While that sketch left me a bit sour, I did like some others. One sketch was based on a story by Mohja Kahf and featured a Syrian woman who has just immigrated to the U.S. and longs for home. She finds bit of home in the most unlikely of people: a group of hippie women and one man who embrace all religions, burn incense, and eat hummus. It was humorous, it was personal, and by the end of the sketch, I felt good, too. Another sketch that I found poignant was a sketch called “Secrets,” where four women speak about having to keep silent about domestic violence, the stress of being a stay-at-home mom, and feelings about being a co-wife. You could feel the pain of women who felt that they had no outlet for their grievances. I especially liked this sketch because it focused on how Muslim women are often forced to not to speak on legitimate concerns and forced to maintain a facade while bottling up emotional pain.
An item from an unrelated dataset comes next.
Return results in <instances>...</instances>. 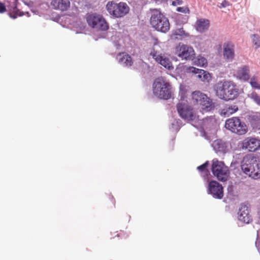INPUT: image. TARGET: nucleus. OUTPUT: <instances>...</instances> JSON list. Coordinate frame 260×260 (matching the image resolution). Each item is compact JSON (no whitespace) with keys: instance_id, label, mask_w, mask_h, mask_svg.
<instances>
[{"instance_id":"obj_24","label":"nucleus","mask_w":260,"mask_h":260,"mask_svg":"<svg viewBox=\"0 0 260 260\" xmlns=\"http://www.w3.org/2000/svg\"><path fill=\"white\" fill-rule=\"evenodd\" d=\"M203 106L202 109L206 111H210L214 107L212 100L207 96V99H205L200 104Z\"/></svg>"},{"instance_id":"obj_28","label":"nucleus","mask_w":260,"mask_h":260,"mask_svg":"<svg viewBox=\"0 0 260 260\" xmlns=\"http://www.w3.org/2000/svg\"><path fill=\"white\" fill-rule=\"evenodd\" d=\"M249 97L253 100L258 106H260V96L255 92H252Z\"/></svg>"},{"instance_id":"obj_12","label":"nucleus","mask_w":260,"mask_h":260,"mask_svg":"<svg viewBox=\"0 0 260 260\" xmlns=\"http://www.w3.org/2000/svg\"><path fill=\"white\" fill-rule=\"evenodd\" d=\"M208 193L218 199H221L223 196V190L222 185L216 181H211L208 184Z\"/></svg>"},{"instance_id":"obj_22","label":"nucleus","mask_w":260,"mask_h":260,"mask_svg":"<svg viewBox=\"0 0 260 260\" xmlns=\"http://www.w3.org/2000/svg\"><path fill=\"white\" fill-rule=\"evenodd\" d=\"M249 70L247 66H244L239 69L237 72V76L240 79L243 80H248L249 79Z\"/></svg>"},{"instance_id":"obj_21","label":"nucleus","mask_w":260,"mask_h":260,"mask_svg":"<svg viewBox=\"0 0 260 260\" xmlns=\"http://www.w3.org/2000/svg\"><path fill=\"white\" fill-rule=\"evenodd\" d=\"M205 99H207V95L199 91H195L192 93V102L194 105H200Z\"/></svg>"},{"instance_id":"obj_8","label":"nucleus","mask_w":260,"mask_h":260,"mask_svg":"<svg viewBox=\"0 0 260 260\" xmlns=\"http://www.w3.org/2000/svg\"><path fill=\"white\" fill-rule=\"evenodd\" d=\"M225 127L239 135L246 134L248 129L246 124L238 117H233L225 121Z\"/></svg>"},{"instance_id":"obj_40","label":"nucleus","mask_w":260,"mask_h":260,"mask_svg":"<svg viewBox=\"0 0 260 260\" xmlns=\"http://www.w3.org/2000/svg\"><path fill=\"white\" fill-rule=\"evenodd\" d=\"M225 4H222L223 7H224Z\"/></svg>"},{"instance_id":"obj_17","label":"nucleus","mask_w":260,"mask_h":260,"mask_svg":"<svg viewBox=\"0 0 260 260\" xmlns=\"http://www.w3.org/2000/svg\"><path fill=\"white\" fill-rule=\"evenodd\" d=\"M234 45L231 42L224 43L223 45V56L227 59L232 60L235 56Z\"/></svg>"},{"instance_id":"obj_30","label":"nucleus","mask_w":260,"mask_h":260,"mask_svg":"<svg viewBox=\"0 0 260 260\" xmlns=\"http://www.w3.org/2000/svg\"><path fill=\"white\" fill-rule=\"evenodd\" d=\"M253 42L257 47H260V37L257 35H253Z\"/></svg>"},{"instance_id":"obj_2","label":"nucleus","mask_w":260,"mask_h":260,"mask_svg":"<svg viewBox=\"0 0 260 260\" xmlns=\"http://www.w3.org/2000/svg\"><path fill=\"white\" fill-rule=\"evenodd\" d=\"M243 172L249 177L260 179V160L253 154H247L243 158L241 165Z\"/></svg>"},{"instance_id":"obj_14","label":"nucleus","mask_w":260,"mask_h":260,"mask_svg":"<svg viewBox=\"0 0 260 260\" xmlns=\"http://www.w3.org/2000/svg\"><path fill=\"white\" fill-rule=\"evenodd\" d=\"M238 219L241 222L249 223L252 219L250 214V209L245 205H242L239 209L238 213Z\"/></svg>"},{"instance_id":"obj_26","label":"nucleus","mask_w":260,"mask_h":260,"mask_svg":"<svg viewBox=\"0 0 260 260\" xmlns=\"http://www.w3.org/2000/svg\"><path fill=\"white\" fill-rule=\"evenodd\" d=\"M250 122L252 125L258 127L260 126V113H257L250 116Z\"/></svg>"},{"instance_id":"obj_37","label":"nucleus","mask_w":260,"mask_h":260,"mask_svg":"<svg viewBox=\"0 0 260 260\" xmlns=\"http://www.w3.org/2000/svg\"><path fill=\"white\" fill-rule=\"evenodd\" d=\"M215 144H218V141L216 142H215Z\"/></svg>"},{"instance_id":"obj_23","label":"nucleus","mask_w":260,"mask_h":260,"mask_svg":"<svg viewBox=\"0 0 260 260\" xmlns=\"http://www.w3.org/2000/svg\"><path fill=\"white\" fill-rule=\"evenodd\" d=\"M173 35L176 36V39H184L189 36V33L186 32L182 27L176 29L174 31Z\"/></svg>"},{"instance_id":"obj_9","label":"nucleus","mask_w":260,"mask_h":260,"mask_svg":"<svg viewBox=\"0 0 260 260\" xmlns=\"http://www.w3.org/2000/svg\"><path fill=\"white\" fill-rule=\"evenodd\" d=\"M86 21L89 26L98 30L106 31L109 26L102 16L97 14H90L86 16Z\"/></svg>"},{"instance_id":"obj_5","label":"nucleus","mask_w":260,"mask_h":260,"mask_svg":"<svg viewBox=\"0 0 260 260\" xmlns=\"http://www.w3.org/2000/svg\"><path fill=\"white\" fill-rule=\"evenodd\" d=\"M186 91L181 90L180 92V100L177 105V110L182 118L190 121L195 119L196 115L193 109L188 105L187 101L185 100Z\"/></svg>"},{"instance_id":"obj_4","label":"nucleus","mask_w":260,"mask_h":260,"mask_svg":"<svg viewBox=\"0 0 260 260\" xmlns=\"http://www.w3.org/2000/svg\"><path fill=\"white\" fill-rule=\"evenodd\" d=\"M153 94L157 98L163 100L170 99L173 95L171 84L162 78H156L153 84Z\"/></svg>"},{"instance_id":"obj_11","label":"nucleus","mask_w":260,"mask_h":260,"mask_svg":"<svg viewBox=\"0 0 260 260\" xmlns=\"http://www.w3.org/2000/svg\"><path fill=\"white\" fill-rule=\"evenodd\" d=\"M241 146L243 149L254 152L260 148V140L255 138L247 137L242 141Z\"/></svg>"},{"instance_id":"obj_34","label":"nucleus","mask_w":260,"mask_h":260,"mask_svg":"<svg viewBox=\"0 0 260 260\" xmlns=\"http://www.w3.org/2000/svg\"><path fill=\"white\" fill-rule=\"evenodd\" d=\"M6 10L5 6L4 4L0 2V13H3Z\"/></svg>"},{"instance_id":"obj_36","label":"nucleus","mask_w":260,"mask_h":260,"mask_svg":"<svg viewBox=\"0 0 260 260\" xmlns=\"http://www.w3.org/2000/svg\"><path fill=\"white\" fill-rule=\"evenodd\" d=\"M258 218H259V222H260V209L259 210V211L258 212Z\"/></svg>"},{"instance_id":"obj_25","label":"nucleus","mask_w":260,"mask_h":260,"mask_svg":"<svg viewBox=\"0 0 260 260\" xmlns=\"http://www.w3.org/2000/svg\"><path fill=\"white\" fill-rule=\"evenodd\" d=\"M15 1L14 6L12 9L10 10V12L9 13L10 17L13 19L16 18L18 16H21L22 15L21 12H20V11L17 9L16 6L18 0Z\"/></svg>"},{"instance_id":"obj_18","label":"nucleus","mask_w":260,"mask_h":260,"mask_svg":"<svg viewBox=\"0 0 260 260\" xmlns=\"http://www.w3.org/2000/svg\"><path fill=\"white\" fill-rule=\"evenodd\" d=\"M209 25L210 22L208 19L202 18L196 21L195 28L198 31L203 32L208 29Z\"/></svg>"},{"instance_id":"obj_6","label":"nucleus","mask_w":260,"mask_h":260,"mask_svg":"<svg viewBox=\"0 0 260 260\" xmlns=\"http://www.w3.org/2000/svg\"><path fill=\"white\" fill-rule=\"evenodd\" d=\"M211 171L213 175L221 182L226 181L230 174L228 167L225 166L223 161L216 158L212 161Z\"/></svg>"},{"instance_id":"obj_1","label":"nucleus","mask_w":260,"mask_h":260,"mask_svg":"<svg viewBox=\"0 0 260 260\" xmlns=\"http://www.w3.org/2000/svg\"><path fill=\"white\" fill-rule=\"evenodd\" d=\"M216 95L225 101L236 99L239 95V89L232 81L223 80L217 83L214 86Z\"/></svg>"},{"instance_id":"obj_15","label":"nucleus","mask_w":260,"mask_h":260,"mask_svg":"<svg viewBox=\"0 0 260 260\" xmlns=\"http://www.w3.org/2000/svg\"><path fill=\"white\" fill-rule=\"evenodd\" d=\"M70 5L69 0H52L50 3V6L53 9L61 12L68 10Z\"/></svg>"},{"instance_id":"obj_39","label":"nucleus","mask_w":260,"mask_h":260,"mask_svg":"<svg viewBox=\"0 0 260 260\" xmlns=\"http://www.w3.org/2000/svg\"><path fill=\"white\" fill-rule=\"evenodd\" d=\"M225 4H222L223 7H224Z\"/></svg>"},{"instance_id":"obj_10","label":"nucleus","mask_w":260,"mask_h":260,"mask_svg":"<svg viewBox=\"0 0 260 260\" xmlns=\"http://www.w3.org/2000/svg\"><path fill=\"white\" fill-rule=\"evenodd\" d=\"M176 53L179 57L185 60H193L196 55L192 47L180 43L176 48Z\"/></svg>"},{"instance_id":"obj_16","label":"nucleus","mask_w":260,"mask_h":260,"mask_svg":"<svg viewBox=\"0 0 260 260\" xmlns=\"http://www.w3.org/2000/svg\"><path fill=\"white\" fill-rule=\"evenodd\" d=\"M150 55L158 63L164 66L165 68L168 69L173 68L172 63L169 59L163 56L161 54H159L157 52L153 50L150 52Z\"/></svg>"},{"instance_id":"obj_27","label":"nucleus","mask_w":260,"mask_h":260,"mask_svg":"<svg viewBox=\"0 0 260 260\" xmlns=\"http://www.w3.org/2000/svg\"><path fill=\"white\" fill-rule=\"evenodd\" d=\"M195 64L200 67H206L208 62L207 59L202 56H199L194 61Z\"/></svg>"},{"instance_id":"obj_19","label":"nucleus","mask_w":260,"mask_h":260,"mask_svg":"<svg viewBox=\"0 0 260 260\" xmlns=\"http://www.w3.org/2000/svg\"><path fill=\"white\" fill-rule=\"evenodd\" d=\"M238 110V106L236 104H226L221 110L220 114L222 115L229 116L236 113Z\"/></svg>"},{"instance_id":"obj_3","label":"nucleus","mask_w":260,"mask_h":260,"mask_svg":"<svg viewBox=\"0 0 260 260\" xmlns=\"http://www.w3.org/2000/svg\"><path fill=\"white\" fill-rule=\"evenodd\" d=\"M151 15L150 23L156 30L166 33L170 28L169 19L161 12L159 9H151Z\"/></svg>"},{"instance_id":"obj_35","label":"nucleus","mask_w":260,"mask_h":260,"mask_svg":"<svg viewBox=\"0 0 260 260\" xmlns=\"http://www.w3.org/2000/svg\"><path fill=\"white\" fill-rule=\"evenodd\" d=\"M109 198L111 199L112 203L114 204V205H115V199H114L113 197L112 196H109Z\"/></svg>"},{"instance_id":"obj_31","label":"nucleus","mask_w":260,"mask_h":260,"mask_svg":"<svg viewBox=\"0 0 260 260\" xmlns=\"http://www.w3.org/2000/svg\"><path fill=\"white\" fill-rule=\"evenodd\" d=\"M178 12L185 14H189L190 10L187 7H178L176 10Z\"/></svg>"},{"instance_id":"obj_13","label":"nucleus","mask_w":260,"mask_h":260,"mask_svg":"<svg viewBox=\"0 0 260 260\" xmlns=\"http://www.w3.org/2000/svg\"><path fill=\"white\" fill-rule=\"evenodd\" d=\"M187 71L196 74L197 78L201 81L209 82L211 80V77L210 74L203 70L189 67L187 69Z\"/></svg>"},{"instance_id":"obj_32","label":"nucleus","mask_w":260,"mask_h":260,"mask_svg":"<svg viewBox=\"0 0 260 260\" xmlns=\"http://www.w3.org/2000/svg\"><path fill=\"white\" fill-rule=\"evenodd\" d=\"M208 166V162L206 161L205 163L203 164V165L198 167L197 169L201 172H203L204 171H206L207 173L208 172V171L207 170V167Z\"/></svg>"},{"instance_id":"obj_38","label":"nucleus","mask_w":260,"mask_h":260,"mask_svg":"<svg viewBox=\"0 0 260 260\" xmlns=\"http://www.w3.org/2000/svg\"><path fill=\"white\" fill-rule=\"evenodd\" d=\"M155 2H158L159 0H154Z\"/></svg>"},{"instance_id":"obj_33","label":"nucleus","mask_w":260,"mask_h":260,"mask_svg":"<svg viewBox=\"0 0 260 260\" xmlns=\"http://www.w3.org/2000/svg\"><path fill=\"white\" fill-rule=\"evenodd\" d=\"M183 4L182 0H175L174 1H173L172 2V5L176 6L177 5H181Z\"/></svg>"},{"instance_id":"obj_20","label":"nucleus","mask_w":260,"mask_h":260,"mask_svg":"<svg viewBox=\"0 0 260 260\" xmlns=\"http://www.w3.org/2000/svg\"><path fill=\"white\" fill-rule=\"evenodd\" d=\"M118 61L126 67H131L133 63L131 56L125 53H120L118 55Z\"/></svg>"},{"instance_id":"obj_29","label":"nucleus","mask_w":260,"mask_h":260,"mask_svg":"<svg viewBox=\"0 0 260 260\" xmlns=\"http://www.w3.org/2000/svg\"><path fill=\"white\" fill-rule=\"evenodd\" d=\"M250 83L253 88L260 89V84L257 82L255 78L253 77L251 79Z\"/></svg>"},{"instance_id":"obj_7","label":"nucleus","mask_w":260,"mask_h":260,"mask_svg":"<svg viewBox=\"0 0 260 260\" xmlns=\"http://www.w3.org/2000/svg\"><path fill=\"white\" fill-rule=\"evenodd\" d=\"M106 9L111 16L115 18L123 17L129 11V7L125 3H116L114 1H110L107 4Z\"/></svg>"}]
</instances>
The rest of the conference seemed to run smoothly. However, there did seem to be more gender segregation at this conference than at last year’s conference. For instance, some of the security team tried to keep men and women segregated outside the ballroom where the jumu’ah salat was made. Additionally, a partition was set up in the main prayer area on the second day of the conference, even though it wasn’t there on the first day. I’m not sure why this occurred. I would imagine that some complaints were made to MANA by men and women who weren’t comfortable with a partition not being set up. However, it did make me feel uncomfortable and I will write to MANA expressing my concern on this issue.